‘What kind of Supply-side policy for the UK and What implications for Scotland ‘
Nick Crafts is Professor of economics and economic history at Warwick University and appears to have advised many organisations across the world.
His lecture was interesting and much of his slides can be found at the following website
http://www.res.org.uk/SpringboardWebApp/userfiles/res/file/res_policy_slides.pdf
No doubt they will appear on the DHI website in due course.
Crafts covered a lot of ground and the points that got to me were:
- Industrial growth can be either sector based or horizontally oriented. The UK has been best recently at horizontal and Crafts picks on Pharma, ICT application and finance as success stories
- Growth particularly in ICT has been by best application of other peoples innovations (mainly I suspect US). In this respect Germany has not been nearly as good.
- What drove the 1900th century was Steam – ICT is driving the 21st.
- UK investment in Rand D is the worst in the western world. We are relying on Diffusion.
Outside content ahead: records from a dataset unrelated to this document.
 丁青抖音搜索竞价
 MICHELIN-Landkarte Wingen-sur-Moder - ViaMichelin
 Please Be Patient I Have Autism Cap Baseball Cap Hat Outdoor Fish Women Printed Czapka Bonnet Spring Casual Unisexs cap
- Likewise development in Human Capital has been pretty low. Crafts certainly gave the impression that education should be skills based.
- Inequality is growing; but exclude the 1% very rich – their wealth comes from the globalised capital markets not individual counties.
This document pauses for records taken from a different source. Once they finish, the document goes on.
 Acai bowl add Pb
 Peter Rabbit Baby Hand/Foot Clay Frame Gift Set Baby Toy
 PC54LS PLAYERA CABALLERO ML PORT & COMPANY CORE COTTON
- The bigger the city the higher the output. But this leads to urban difficulties and welfare loss.
- The UK has been bad in investment in infrastructure – roads are a prime example.
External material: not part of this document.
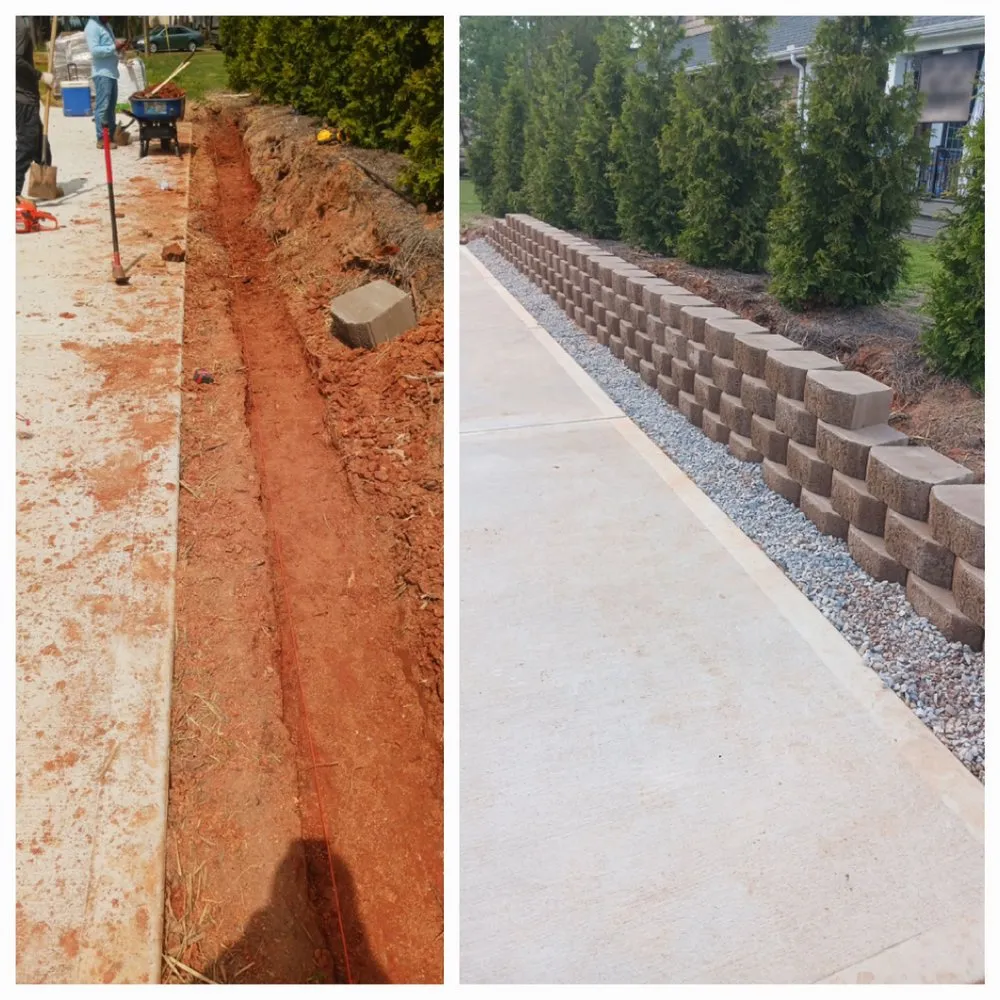 Top-rated garden landscaping for beautiful yards in York, SC by Andrade Green Landscaping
- Public capital should complement private capital. Banks need to be the source of private capital. He featured Germany.
- Private capital is short term but Government is worse. Long term investment is needed on the supply side.
- Incremental steady investment.
- Productivity is difficulty to measure – not like in the past, coal dug per person in the pit.
- Regulation can encourage but can impede – regulation of land in England
- Don’t look back to 1970s; Save the High Street is doomed. HS2 is vanity – remember Concorde.
- Tax revenue should come from general taxation on consumption rather than from industry.
- The UK is good at the service industry; even Rolls Royce was more value coming from the supply side than from the engineering.
- As to Scotland – Scotland should focus on the horizontal industries.
- Scotland is higher than the UK as a whole in service industries.
- The Celtic Tiger got it right before the crash with its low corporate taxation.
- Edinburgh is the 4th most prosperous city in the UK.
- Regulation can be a stimulus to innovation.
- Don’t yearn for the 1970s.
I found this all good stuff but I feel that Crafts time may well be fading as he considers the 1970s have faded.
Western civilisation is realising that continual growth may no longer be achievable and should not necessarily be the target for a future Scotland.